■ **DESCRIPTION OF THE TASK**:
Answer these questions using the Star Trek review:
(a) Who heavily rewrote the Sturgeon script for "Shore Leave"?
(b) Where do the two characters Doctor McCoy sees wandering around the planet's forests come from?
(c) How does the review describe "The Galileo Seven" in relation to the rest of the series?

■ **READING PASSAGE**:
Monday, August 15, 2016

STAR TREK: "SHORE LEAVE" (1966), "THE GALILEO SEVEN" (1967)




PHENOMENALITY: *marvelous*
MYTHICITY: *fair*
FRYEAN MYTHOS: *drama*
CAMPBELLIAN FUNCTION: *sociological, psychological*

Presumably, after the heavy dramatics of "Conscience of the King" and "Balance of Terror," the producers may have thought TREK's audience for TREK's needed.a vacation from drama. Whatever the particulars of the episode's genesis, "Shore Leave" provides a welcome change.

The Theodore Sturgeon script is a favorite of Trekkers, but I don't find that it rewards a lot of re-viewings. The premise is simple: that an Enterprise landing-party, including Kirk, McCoy, and Sulu, descends to a planet where everything they think about "magically" comes into being. However, in order to keep the story from ending in the first fifteen minutes, no one catches on to this until near the conclusion. It's acceptable at the outset, when Kirk simply thinks Doctor McCoy is hallucinating after the latter sees two characters from "Alice in Wonderland" wandering around the planet's virgin forests. But after a yeoman is attacked by Don Juan after thinking about him, and Sulu finds a service revolver after thinking about one, that should have immediately tipped off Kirk and Co, that their minds were being tapped by alien influences. Hadn't Kirk just given witness to the powers of the big-brained aliens of Talos 4?

Still "Shore Love" is a fun romp, with the added bonus of being shot on location. The Sturgeon script, heavily rewritten by Roddenberry, emphasizes the lighter side of the crew's interpersonal dynamics better than any prior episode-- and so, one might look upon "Shore Leave" as the spiritual ancestor to all later light-hearted entries.

I will say that though it's possible to justify Roddenberry's "a woman's always a woman" philosophy in episodes like "Mudd's Women," I found the character of Yeoman Barrows pretty tedious. Her function in the story comes down to (1) fantasizing about Don Juan, so that she almost gets raped by the rogue, and (2) dreaming of pretty princess garments, which she immediately dons as soon as she sees them.



"The Galileo Seven" is the series' first "Spock-centric" story. It follows the pattern seen in "Miri" and "Dagger of the Mind" by separating a small coterie of crew-members from the rest of the ship, but this time Kirk is placed on the sidelines.

[Graph interpretation data]
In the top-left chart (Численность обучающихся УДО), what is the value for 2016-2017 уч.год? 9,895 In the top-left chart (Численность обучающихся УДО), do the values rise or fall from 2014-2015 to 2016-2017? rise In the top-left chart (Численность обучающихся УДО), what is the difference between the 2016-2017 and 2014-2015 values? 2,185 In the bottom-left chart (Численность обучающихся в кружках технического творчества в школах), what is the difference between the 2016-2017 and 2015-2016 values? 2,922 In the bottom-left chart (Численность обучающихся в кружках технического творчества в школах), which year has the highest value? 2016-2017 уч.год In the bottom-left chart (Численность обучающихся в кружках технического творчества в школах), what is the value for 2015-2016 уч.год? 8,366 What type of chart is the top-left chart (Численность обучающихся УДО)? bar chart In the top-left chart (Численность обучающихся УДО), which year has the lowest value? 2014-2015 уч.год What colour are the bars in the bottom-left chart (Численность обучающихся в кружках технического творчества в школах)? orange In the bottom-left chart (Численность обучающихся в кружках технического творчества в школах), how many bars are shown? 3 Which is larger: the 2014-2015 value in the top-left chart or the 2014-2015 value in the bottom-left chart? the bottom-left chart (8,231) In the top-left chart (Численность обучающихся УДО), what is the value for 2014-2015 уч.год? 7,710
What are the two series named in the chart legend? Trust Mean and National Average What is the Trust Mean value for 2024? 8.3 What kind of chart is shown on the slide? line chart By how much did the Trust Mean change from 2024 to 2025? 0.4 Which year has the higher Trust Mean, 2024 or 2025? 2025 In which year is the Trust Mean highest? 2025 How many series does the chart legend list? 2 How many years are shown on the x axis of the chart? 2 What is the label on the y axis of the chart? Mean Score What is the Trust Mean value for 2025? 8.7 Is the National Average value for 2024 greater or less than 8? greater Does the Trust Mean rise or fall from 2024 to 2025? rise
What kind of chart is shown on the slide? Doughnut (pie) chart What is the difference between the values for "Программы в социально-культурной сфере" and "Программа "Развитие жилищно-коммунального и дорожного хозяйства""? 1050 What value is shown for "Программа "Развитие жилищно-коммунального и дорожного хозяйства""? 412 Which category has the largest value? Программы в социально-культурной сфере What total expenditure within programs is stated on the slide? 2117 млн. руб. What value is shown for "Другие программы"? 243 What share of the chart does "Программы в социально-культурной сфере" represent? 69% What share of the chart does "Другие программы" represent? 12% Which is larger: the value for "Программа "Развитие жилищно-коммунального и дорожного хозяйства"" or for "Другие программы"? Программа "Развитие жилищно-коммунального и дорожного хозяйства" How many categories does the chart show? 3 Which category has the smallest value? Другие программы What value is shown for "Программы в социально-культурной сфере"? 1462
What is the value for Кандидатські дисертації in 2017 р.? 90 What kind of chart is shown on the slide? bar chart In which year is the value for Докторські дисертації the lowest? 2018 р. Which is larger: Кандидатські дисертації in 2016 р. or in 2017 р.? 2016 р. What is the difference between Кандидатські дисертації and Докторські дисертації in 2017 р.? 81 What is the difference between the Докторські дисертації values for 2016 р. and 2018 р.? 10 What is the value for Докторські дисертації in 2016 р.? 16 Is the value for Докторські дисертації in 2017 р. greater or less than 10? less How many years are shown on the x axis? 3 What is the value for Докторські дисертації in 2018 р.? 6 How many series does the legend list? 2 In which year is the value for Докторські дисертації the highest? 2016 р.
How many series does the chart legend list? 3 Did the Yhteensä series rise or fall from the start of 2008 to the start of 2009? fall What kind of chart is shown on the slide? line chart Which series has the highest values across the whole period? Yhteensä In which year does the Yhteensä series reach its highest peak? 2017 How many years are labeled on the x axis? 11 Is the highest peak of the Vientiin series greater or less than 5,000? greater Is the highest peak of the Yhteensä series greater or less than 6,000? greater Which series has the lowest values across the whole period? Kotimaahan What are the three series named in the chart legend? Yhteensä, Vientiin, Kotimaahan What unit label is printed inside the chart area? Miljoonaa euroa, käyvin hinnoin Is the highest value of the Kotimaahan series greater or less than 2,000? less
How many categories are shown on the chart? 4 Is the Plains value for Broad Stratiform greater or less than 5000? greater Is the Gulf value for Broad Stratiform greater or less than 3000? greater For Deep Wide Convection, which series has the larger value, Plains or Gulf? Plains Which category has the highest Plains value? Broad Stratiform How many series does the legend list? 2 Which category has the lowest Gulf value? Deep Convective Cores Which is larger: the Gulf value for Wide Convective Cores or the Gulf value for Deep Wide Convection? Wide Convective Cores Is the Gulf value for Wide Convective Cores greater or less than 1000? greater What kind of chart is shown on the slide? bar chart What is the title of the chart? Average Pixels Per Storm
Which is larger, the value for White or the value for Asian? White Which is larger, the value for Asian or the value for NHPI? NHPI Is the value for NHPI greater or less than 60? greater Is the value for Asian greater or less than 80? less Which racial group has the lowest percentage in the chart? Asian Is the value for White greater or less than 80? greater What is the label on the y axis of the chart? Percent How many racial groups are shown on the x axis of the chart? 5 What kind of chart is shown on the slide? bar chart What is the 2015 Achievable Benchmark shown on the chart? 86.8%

■ **REPLY TO THE EXERCISE**:
(a) Roddenberry
(b) "Alice in Wonderland"
(c) As the series' first "Spock-centric" story